Probability Ranking Principle
The fundamental goal of relevance ranking is often expressed in terms of the Probability Ranking Principle:
If an IR system's response to each query is a ranking of the documents
in the collection in order of decreasing probability of relevance, then
the overall effectiveness of the system to its users will be maximized.
- This serves as a guiding principle that underlies much research, but nevertheless overlooks such things as the size and scope of the document.
- The specificity of the document measures the degree to which its contents are focused on the information need. For example, the document might satisfy the need but also contain lots of other garbage.
- The exhaustivity of the document reflects the degree to which it covers the information related to the topic.

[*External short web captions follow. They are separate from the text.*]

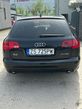 Audi A6 2.7 TDI - 8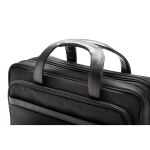 Kensington Contour 2.0 15.6" Business Laptop Tasche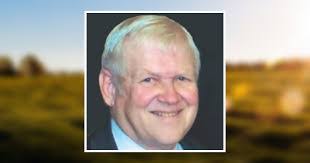 Carol Schoonmaker's Instagram, Twitter & Facebook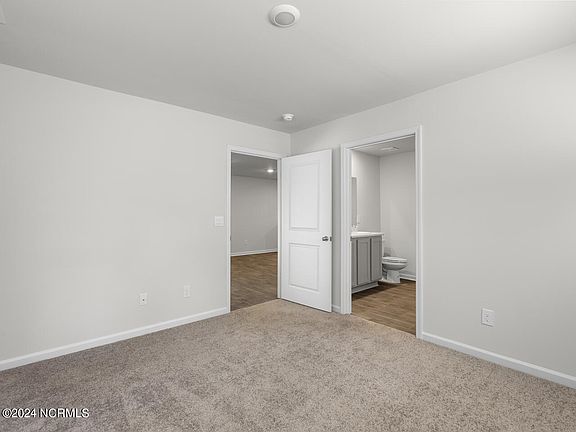 4th image of 1624 Bellamy Place Drive Unit 74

- The novelty of a document in a document list reflects how much new information the n-th search result gives to the user given the previous results.
Text Formats
- Human language data in electronic text format represents the raw material of IR.
- To build an IR system it is important to understand the different formats this text can come in.
- Example formats include: HTML, Word DOC, Word DOCX, XML, LATeX, RTF, PDF, RSS, etc.
- HTML and XML are perhaps the most important of these for writing a search engine.
- This is because unlike plain text, these formats allow us to explicitly use links to represent relationships
between documents and parts of documents.
Example HTML page
<html>
<head><title>A Line of Hamlet</title></head>
<body>
<h1>Hamlet being serious</h1>
<p>To be, or not to be,--that is the question:--</p>
<p><a
href="http://www.gutenberg.org/cache/epub/1524/pg1524.html"
>Full text of hamlet</a></p>
</body>
</html>
Term Distributions
Rank Frequency Token
1 107,833 <LINE>
2 107,833 </LINE>
3 31,081 <SPEAKER>
4 31,081 </SPEAKER>
5 31,028 <SPEECH>
6 31,028 </SPEECH>
7 28,317 the
8 26,022 and
9 22,639 i
10 19,898 to
- The above represents a term-frequency table for the 10 most common terms in an XML collection
of Shakespeare's plays.
- As you can see 'the' is the most common word, followed by other pronouns, conjunctions, prepositions, etc.
- 8,336 terms, of these 22,943 words and 43 tags in this collection, occur only once. For example, zwaggered occurs once.
- The relative frequency of tags is hard to predict, but for English words -- this is true of other languages as well --
there is a predictible relationship between the frequency of a term and its rank called Zipf's Law.
- It says that the frequency of the `i`th most common term, `F_i`, will be proportional to `1/i^{alpha}` for some constant `alpha`. (For English, `alpha` is usually close to 1.)
- Knowing this law allows us to figure out things like the most important terms in a query. It also can be used to develop a model for the relevance of a term to a document.